## PROBLEM TO SOLVE
Wherever a line in the records below contains "frames", copy that line.

## RECORDS PROVIDED
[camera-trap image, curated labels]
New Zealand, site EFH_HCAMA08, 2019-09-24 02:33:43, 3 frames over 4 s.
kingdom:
---
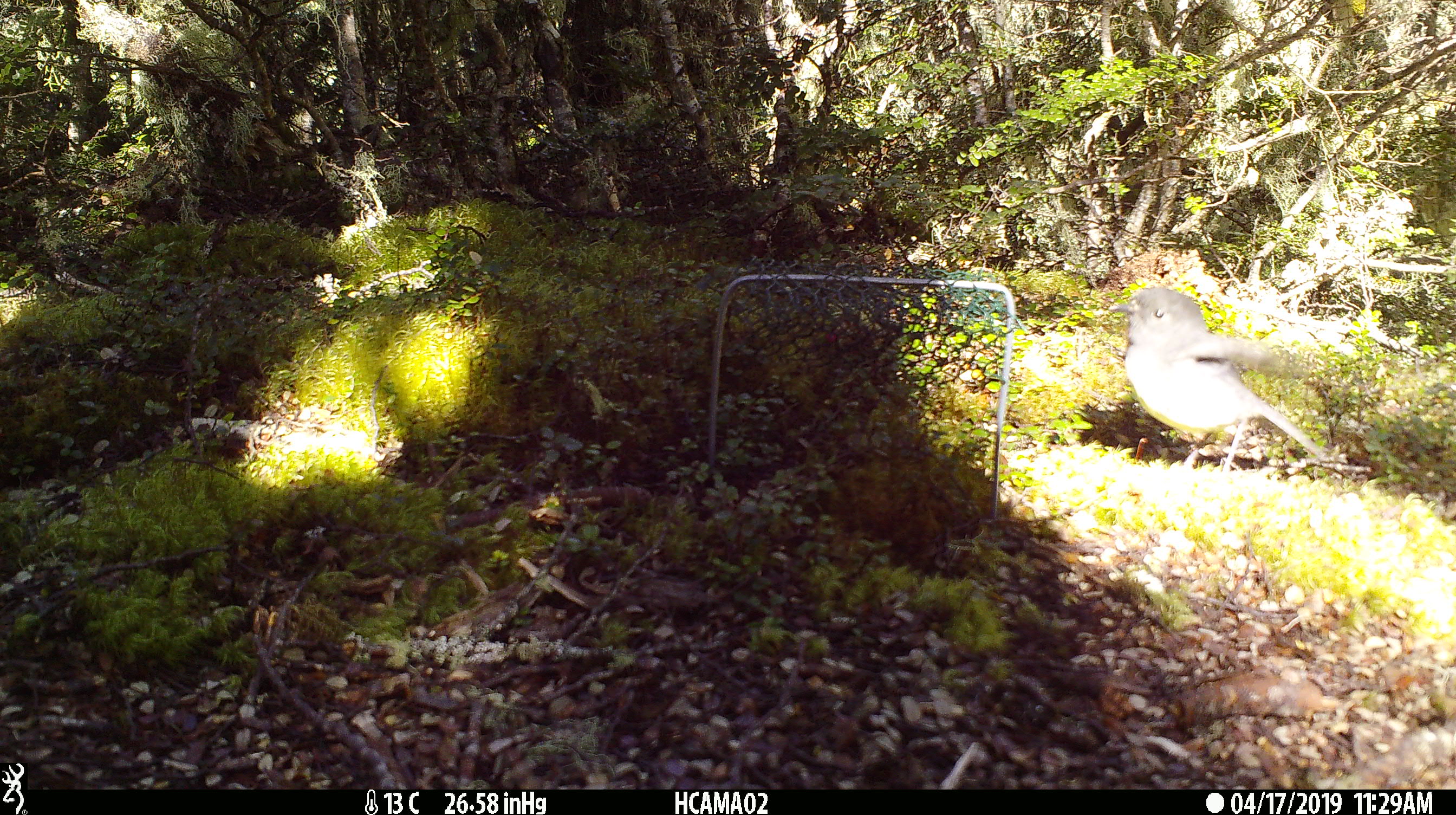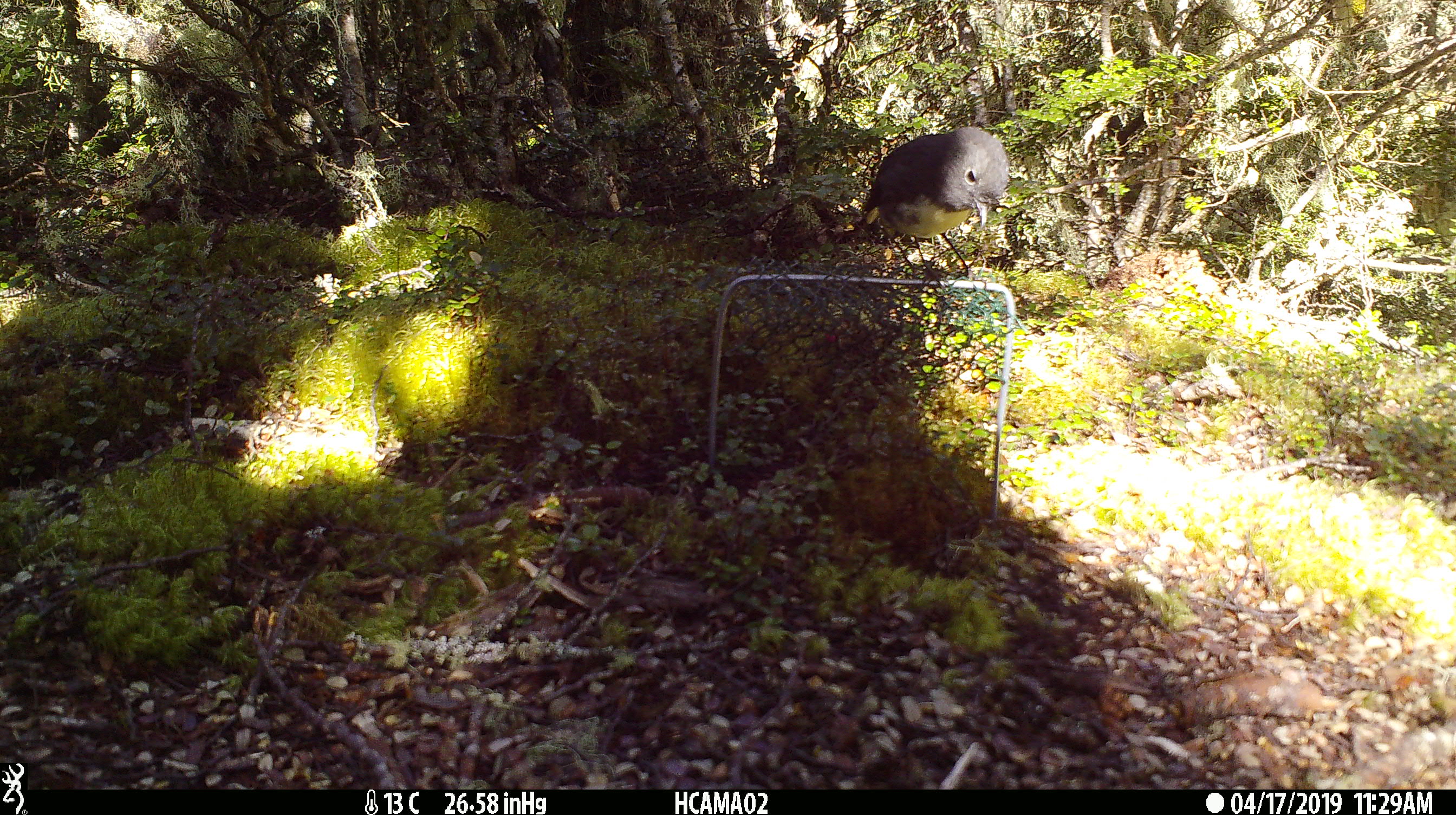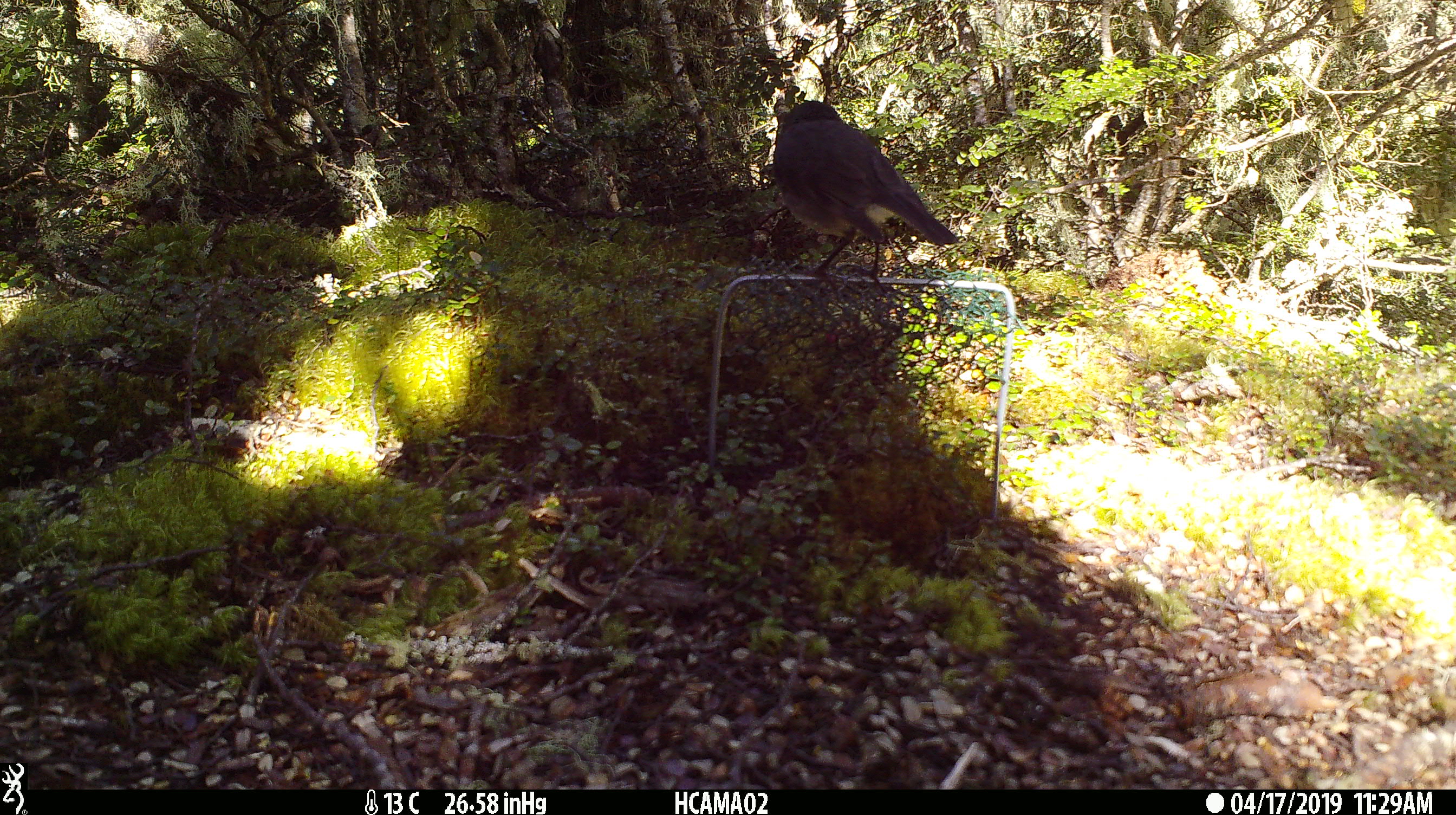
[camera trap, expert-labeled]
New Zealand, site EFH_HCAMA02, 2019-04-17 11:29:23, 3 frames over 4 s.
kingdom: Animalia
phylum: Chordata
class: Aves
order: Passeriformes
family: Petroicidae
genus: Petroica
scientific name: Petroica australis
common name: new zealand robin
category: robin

## FINAL ANSWER
New Zealand, site EFH_HCAMA08, 2019-09-24 02:33:43, 3 frames over 4 s.
New Zealand, site EFH_HCAMA02, 2019-04-17 11:29:23, 3 frames over 4 s.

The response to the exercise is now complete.